**Passage shown**
****************

Overview of clinical pharmacists
In different parts of England general practices have started to include clinical pharmacists in their multi-disciplinary teams. Practice-based pharmacists work as part of the general practice team to resolve day-to-day medicine issues and support the wider healthcare teams (including community mental health and hospital pharmacy) to help utilise skill mix, improve patient outcomes, ensure better access to healthcare and help GP’s manage the demands on their time.
In south Southwark among our pilot sites, having a pharmacist in GP practices means GP’s can focus their skills where they are most needed, for example on diagnosing and treating patients with complex conditions.
What are we doing in south Southwark?
Since January 2018 IHL have employed three clinical pharmacists who have been working with eight of our GP practices.
They have all been an integral part of the GP practice team and have had a positive impact on the day to day operational needs within the practices.
From January 2018 to September 2019 our clinical pharmacists have had 7124 patient contacts.
When will I see a clinical pharmacist?
You will see a clinical pharmacist when you need expert advice on your medicines. If your condition needs diagnosing, you will usually see a GP first, who may then refer you on to a practice nurse or clinical pharmacist. Below are some examples of how a clinical pharmacist can help:
- Long-term conditions
If you have a condition such as asthma, type 2 diabetes, arthritis or high blood pressure, the clinical pharmacist can discuss the medicines you’re taking to make sure they’re working for you. They can also help you with lifestyle changes to help you manage your condition.
- Experiencing side effects
If you are experiencing side effects from your medicines, you and the clinical pharmacist can discuss this and work together to find a solution, such as changing your medicine or the dosage. If you are taking a number of different medicines, the clinical pharmacist can help make sure they are working well together.
- Reviewing your medicines
If you are taking medicines over the long-term, you should be seen for a review at least once a year. The clinical pharmacist can review all your medicines, discuss how they are working for you and carry out health checks, such as taking your blood pressure. They can also arrange for you to have blood or other tests.
- After a stay in hospital
If your medicines have been changed while you were in hospital, the clinical pharmacist can help explain these changes and ensure you get the maximum benefit from these medicines.
- Common illnesses
If you are suffering from a common illness such as a cold, hay fever, diarrhoea or an eye infection, you may see the clinical pharmacist instead of your GP. The clinical pharmacist may be able to prescribe medicines to treat your condition. You will always be referred to a GP if there is a need.

****************

**Extracted information**
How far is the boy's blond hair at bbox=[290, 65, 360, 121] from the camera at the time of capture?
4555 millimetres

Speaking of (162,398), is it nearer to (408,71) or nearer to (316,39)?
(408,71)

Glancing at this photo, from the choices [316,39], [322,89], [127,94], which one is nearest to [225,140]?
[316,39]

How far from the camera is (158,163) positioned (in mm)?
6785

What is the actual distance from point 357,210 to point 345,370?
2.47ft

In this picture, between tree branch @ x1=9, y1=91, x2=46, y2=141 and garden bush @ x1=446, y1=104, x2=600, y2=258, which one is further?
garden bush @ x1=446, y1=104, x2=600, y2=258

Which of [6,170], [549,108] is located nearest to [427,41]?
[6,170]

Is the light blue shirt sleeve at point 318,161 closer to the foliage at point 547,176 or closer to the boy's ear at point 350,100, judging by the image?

****************

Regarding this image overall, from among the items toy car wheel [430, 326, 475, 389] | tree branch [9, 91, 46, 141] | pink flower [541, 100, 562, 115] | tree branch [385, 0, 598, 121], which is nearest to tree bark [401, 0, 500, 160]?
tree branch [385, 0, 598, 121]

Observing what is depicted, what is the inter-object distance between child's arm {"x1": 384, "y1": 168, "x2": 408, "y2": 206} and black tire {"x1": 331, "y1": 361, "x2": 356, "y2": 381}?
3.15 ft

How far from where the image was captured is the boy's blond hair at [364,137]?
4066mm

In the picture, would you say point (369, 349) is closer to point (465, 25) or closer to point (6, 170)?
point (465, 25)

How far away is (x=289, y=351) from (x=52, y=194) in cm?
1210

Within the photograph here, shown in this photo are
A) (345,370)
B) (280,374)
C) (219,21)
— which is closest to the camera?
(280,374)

****************

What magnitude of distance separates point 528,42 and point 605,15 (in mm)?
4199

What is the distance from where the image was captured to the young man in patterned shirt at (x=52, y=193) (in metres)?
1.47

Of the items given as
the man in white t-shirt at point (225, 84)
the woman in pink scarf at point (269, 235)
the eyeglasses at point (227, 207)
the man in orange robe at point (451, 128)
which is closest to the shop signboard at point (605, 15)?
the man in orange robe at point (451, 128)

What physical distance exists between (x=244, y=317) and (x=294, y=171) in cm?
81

****************

**Work instructions**
Answer these questions using the text on clinical pharmacists.
(a) How many clinical pharmacists has IHL employed since January 2018, and how many GP practices have they worked with?
(b) How many patient contacts did the clinical pharmacists have from January 2018 to September 2019?
(c) How often should a person taking medicines over the long term be seen for a review?

**Written answer**
(a) Three clinical pharmacists, working with eight GP practices.
(b) 7124 patient contacts.
(c) At least once a year.